### TASK
Your answer should consist only of the lines below from the one with "Autumn Leaf Beanie" through the one with "Car Styling Accessories", copied exactly.

### DATASET ENTRIES
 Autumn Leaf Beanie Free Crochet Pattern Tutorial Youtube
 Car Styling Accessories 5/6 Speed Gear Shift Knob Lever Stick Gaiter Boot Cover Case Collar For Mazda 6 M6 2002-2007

==

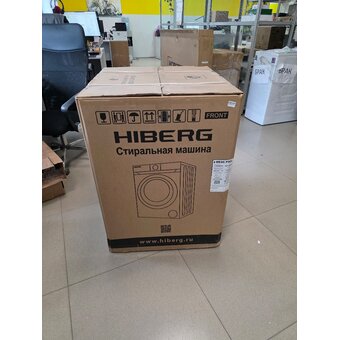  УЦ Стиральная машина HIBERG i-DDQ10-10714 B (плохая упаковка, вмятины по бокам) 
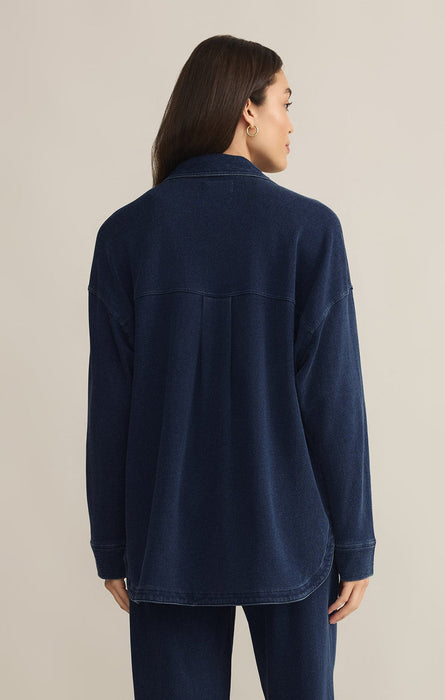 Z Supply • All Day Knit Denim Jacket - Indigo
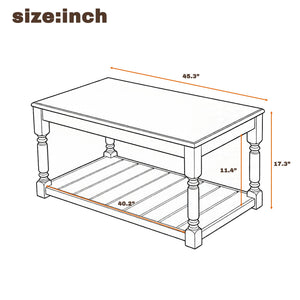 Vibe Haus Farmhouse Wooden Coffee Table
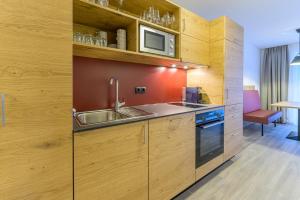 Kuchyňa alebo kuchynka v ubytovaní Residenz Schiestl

### EXERCISE ANSWER
 Autumn Leaf Beanie Free Crochet Pattern Tutorial Youtube
 Car Styling Accessories 5/6 Speed Gear Shift Knob Lever Stick Gaiter Boot Cover Case Collar For Mazda 6 M6 2002-2007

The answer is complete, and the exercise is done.